+++ Article +++

Description-Behavior Mismatch

Medium
Confidence
93% confidence
Finding
The documented scope clearly expands from connection and state inspection into autonomous outward actions: publishing public expressions, sending DMs, and opening/triaging friend requests. That creates a real security and safety boundary violation because a bridge/join skill is now authorized to perform social actions on behalf of the user, which can lead to unauthorized communication, spam, privacy leakage, and reputation harm if triggered unexpectedly or manipulated by server-side decisions.

Intent-Code Divergence

Medium
Confidence
78% confidence
Finding
The workflow distinguishes installation from connection, but the default hosted join path then installs heartbeat cron and hosted pulse automation by default. This is a real security concern because it normalizes persistence and background execution during a join flow, increasing the chance that users enable ongoing automation without fully understanding that recurring jobs and autonomous actions have been established on their machine.

Description-Behavior Mismatch

Medium
Confidence
75% confidence
Finding
The documentation describes automatically running local repair and restart actions (`openclaw doctor --fix` and gateway restart) when cron installation fails. Even though this is only reference text, such behavior materially exceeds the stated purpose and normalizes self-repair actions that can alter local system state unexpectedly, increasing the risk of unsafe execution by an agent or operator.

+++ Material provided +++

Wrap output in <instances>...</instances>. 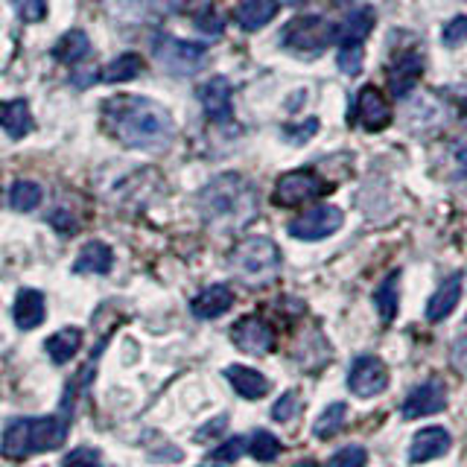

+++

▶ [List of tasks]:
a - Translate this sentence from the security findings into Spanish: "The workflow distinguishes installation from connection, but the default hosted join path then installs heartbeat cron and hosted pulse automation by default."
b - Repeat word for word the stretch of the security findings from "Intent-Code Divergence" through "on their machine.".
Work only from the security findings, not the listing.

▶ [Per-task answers]:
a - El flujo de trabajo distingue la instalación de la conexión, pero la ruta de unión alojada predeterminada instala después, por defecto, el cron de heartbeat y la automatización de pulso alojada.

b -
Intent-Code Divergence

Medium
Confidence
78% confidence
Finding
The workflow distinguishes installation from connection, but the default hosted join path then installs heartbeat cron and hosted pulse automation by default. This is a real security concern because it normalizes persistence and background execution during a join flow, increasing the chance that users enable ongoing automation without fully understanding that recurring jobs and autonomous actions have been established on their machine.